U.S. to Get "Zangezur Corridor" Development Rights, Says Reuters
Reuters reports today that Friday’s trilateral meeting in Washinton D.C. between U.S. President Donald Trump and the leaders of Armenia and Azerbaijan will culminate in the signing of a peace framework that includes exclusive U.S. development rights to a strategic transit corridor through the South Caucasus.
The transit corridor, aka the “Zangezur Corridor”, envisages connecting Azerbaijan proper and its Nakhijevan exclave via Armenia’s southern Syunik Province.
The issue has been a cause of disagreement between Yerevan and Baku over the issue of who will control it.
Other details of Friday’s meeting have been voiced by Alex Raufoglu, a Washington D.C. correspondent covering the South Caucasus and a member of Foreign Press Correspondents Association & Club US.
Raufoglu, in a X post, writes that Armenian PM Nikol Pashinyan and Azerbaijani President Ilham Aliyev will sign a document “intended to create an irreversible pathway to peace by outlining the necessary steps for the full normalization of relations.”

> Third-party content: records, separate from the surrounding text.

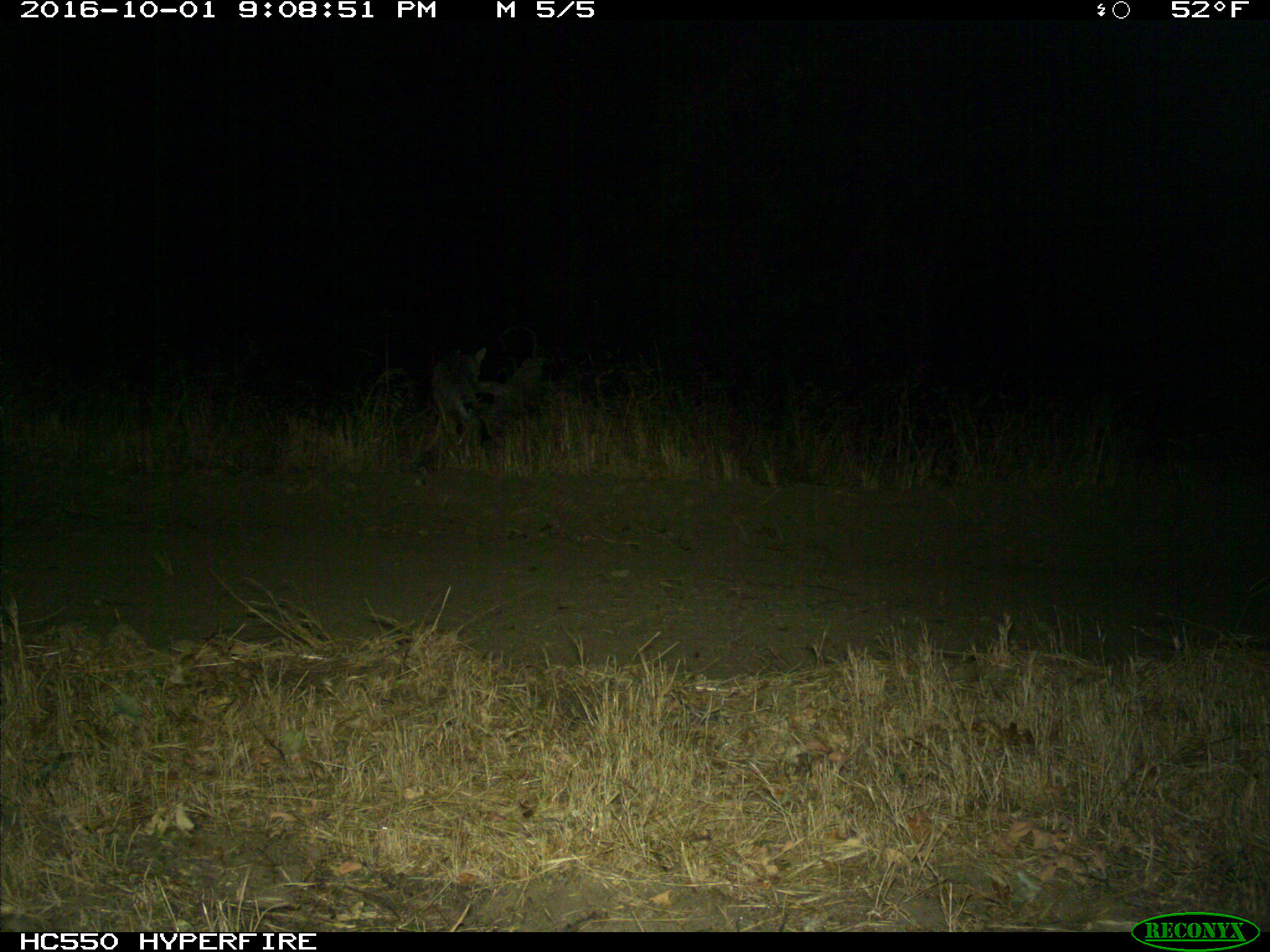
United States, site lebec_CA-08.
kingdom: Animalia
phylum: Chordata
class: Mammalia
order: Carnivora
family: Felidae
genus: Lynx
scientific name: Lynx rufus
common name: bobcat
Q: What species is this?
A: Lynx rufus (bobcat).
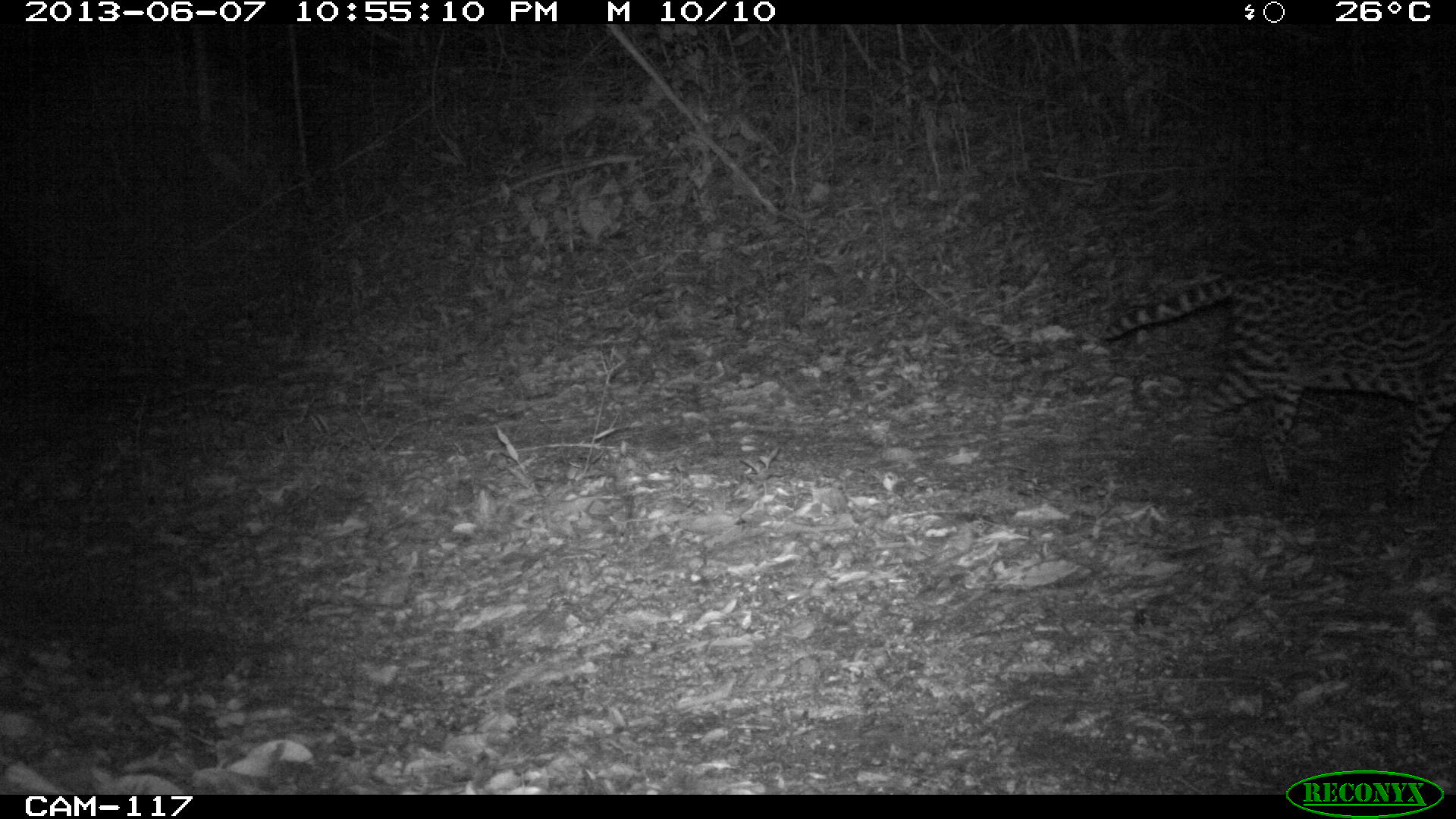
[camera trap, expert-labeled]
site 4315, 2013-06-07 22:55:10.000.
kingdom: Animalia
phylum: Chordata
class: Mammalia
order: Carnivora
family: Felidae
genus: Leopardus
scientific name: Leopardus pardalis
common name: ocelot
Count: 1.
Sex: female.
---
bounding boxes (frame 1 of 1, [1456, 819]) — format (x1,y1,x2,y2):
leopardus pardalis: (1091,258,1456,497)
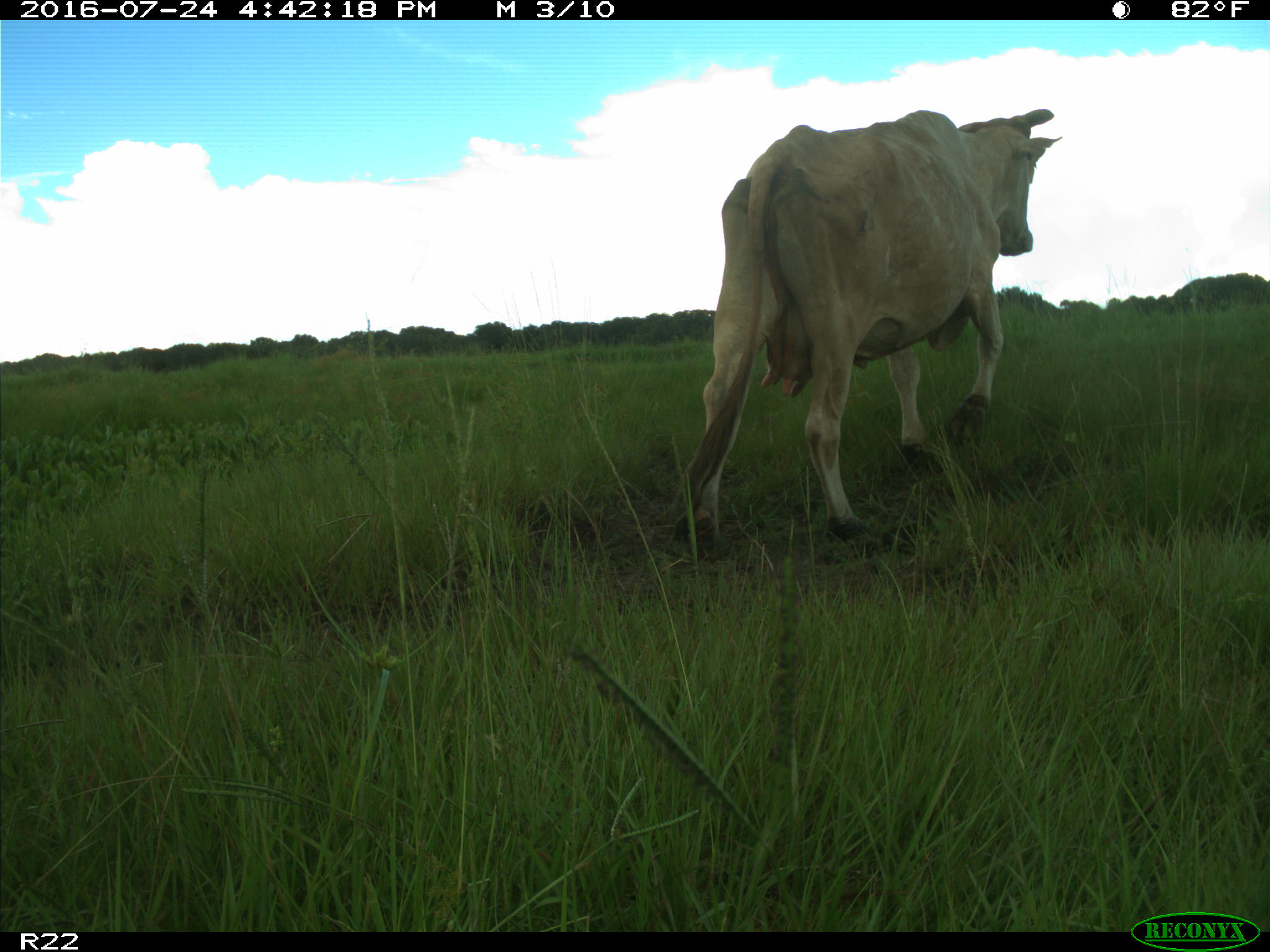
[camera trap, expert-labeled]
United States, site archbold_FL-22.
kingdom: Animalia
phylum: Chordata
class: Mammalia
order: Artiodactyla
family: Bovidae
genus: Bos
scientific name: Bos taurus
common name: domestic cow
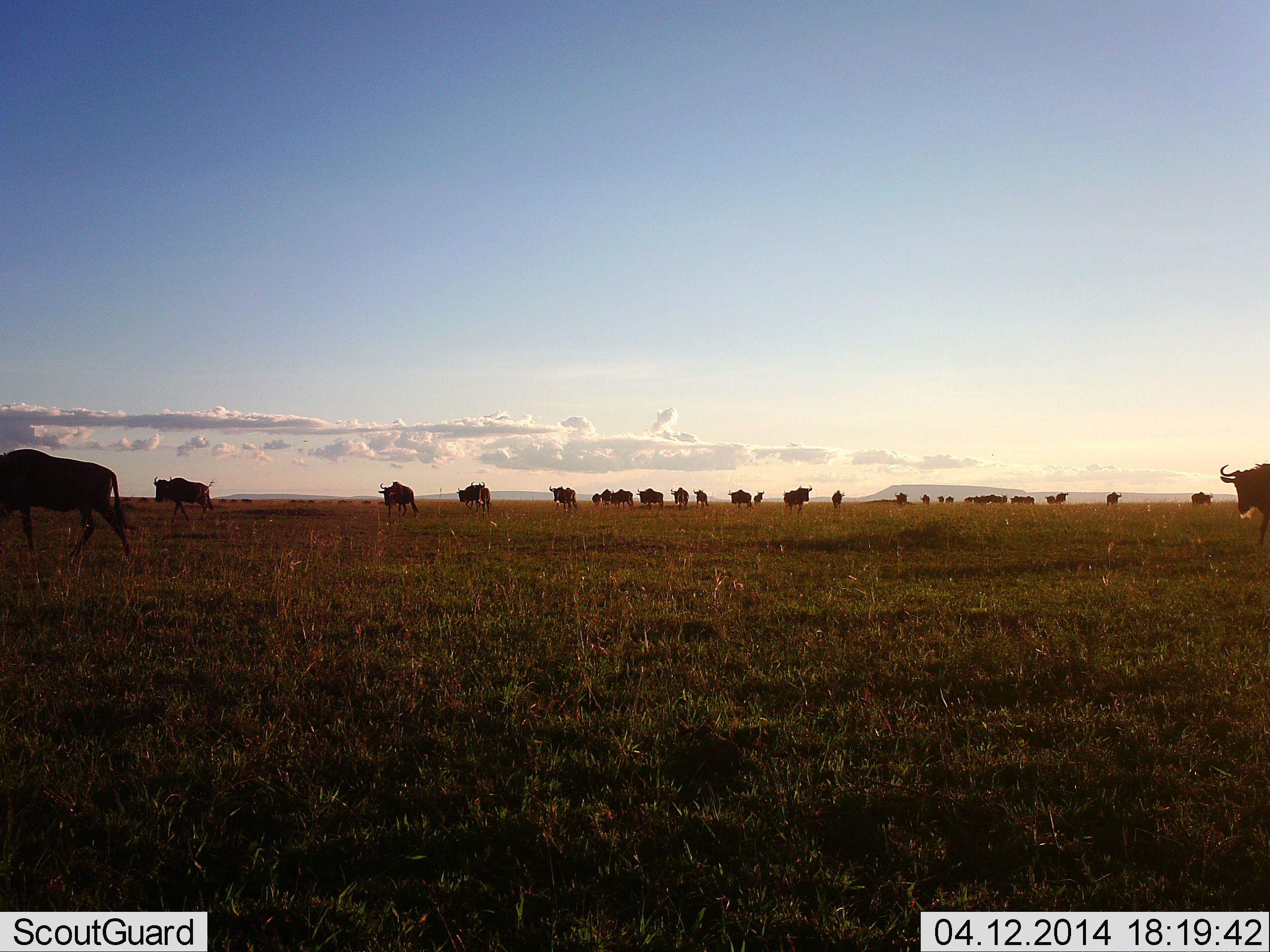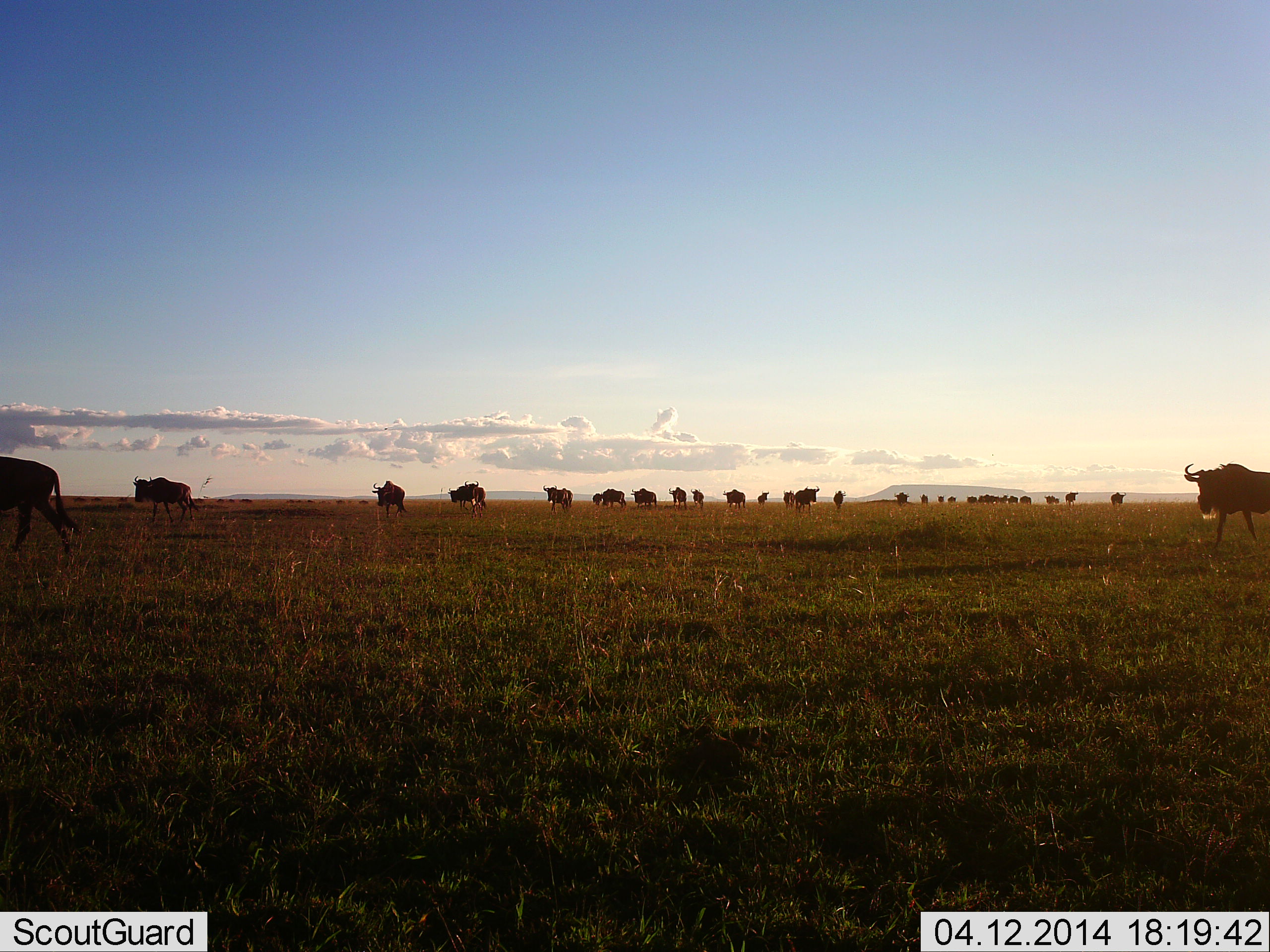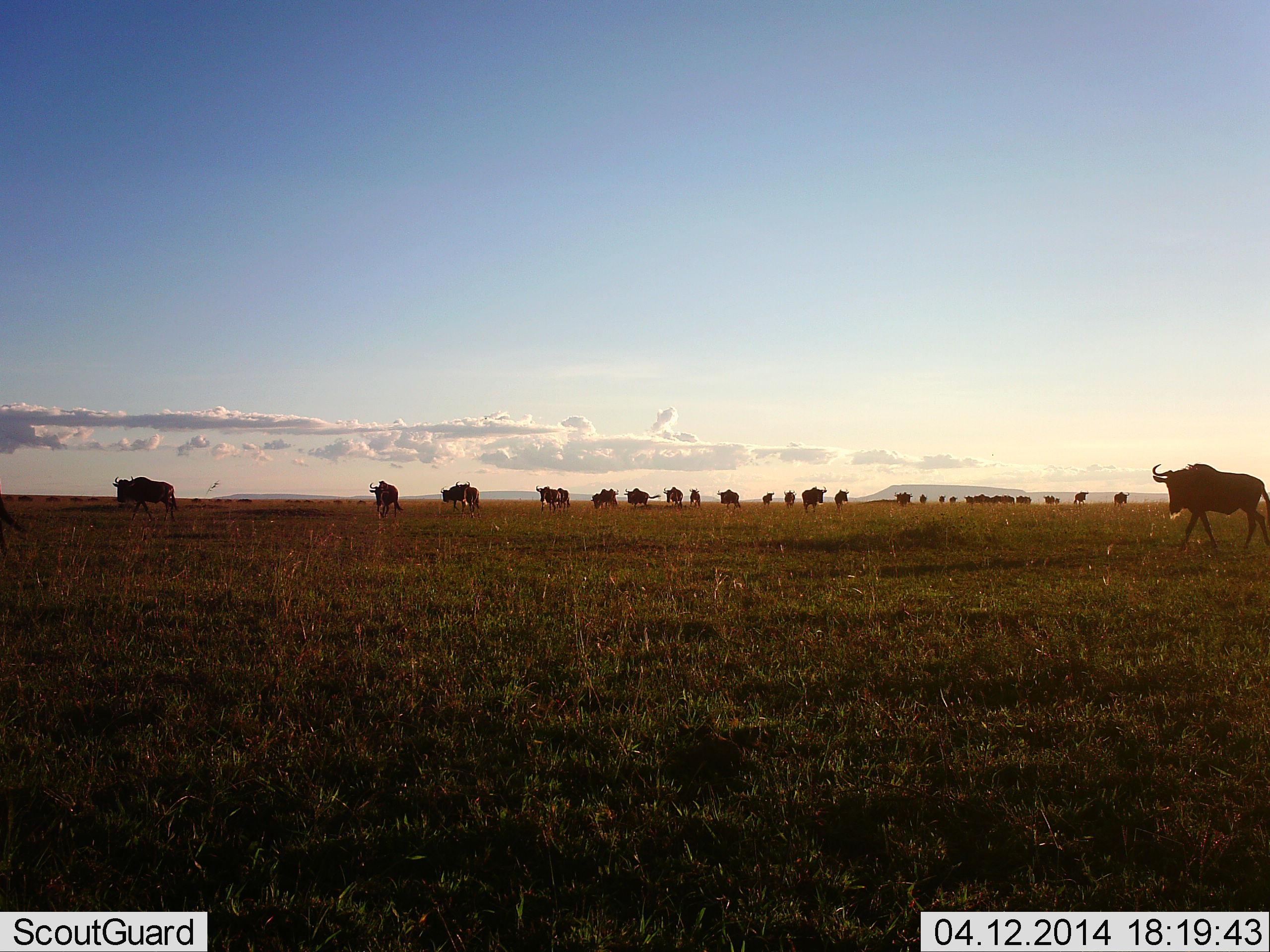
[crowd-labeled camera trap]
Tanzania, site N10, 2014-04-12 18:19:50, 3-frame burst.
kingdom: Animalia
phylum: Chordata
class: Mammalia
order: Artiodactyla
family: Bovidae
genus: Connochaetes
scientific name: Connochaetes taurinus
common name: blue wildebeest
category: wildebeest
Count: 11-50.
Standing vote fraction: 0%.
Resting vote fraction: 0%.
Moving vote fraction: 100%.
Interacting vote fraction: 0%.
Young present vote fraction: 0%.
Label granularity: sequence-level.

The journalist, referring to unnamed sources, writes the foreign ministers of Armenia and Azerbaijan will initial a peace agreement they negotiated over the past few months and that they will also sign a joint letter to withdraw from the OSCE Minsk Group.
Raufoglu emphasizes that the use of the term “corridor” is no longer being considered. The new road, which will be called “Trump’s Roadmap for International Peace and Prosperity” (TRIPP), will become part of the Armenian-American joint venture agreement.
The journalist claims that according to American officials he spoke to, Armenia’s “sovereignty, territorial integrity and jurisdiction” over this road will be preserved.
Raufoglu says the project is purely commercial and will not have any military or security component. The US will not deploy troops there but will assume security through a private company.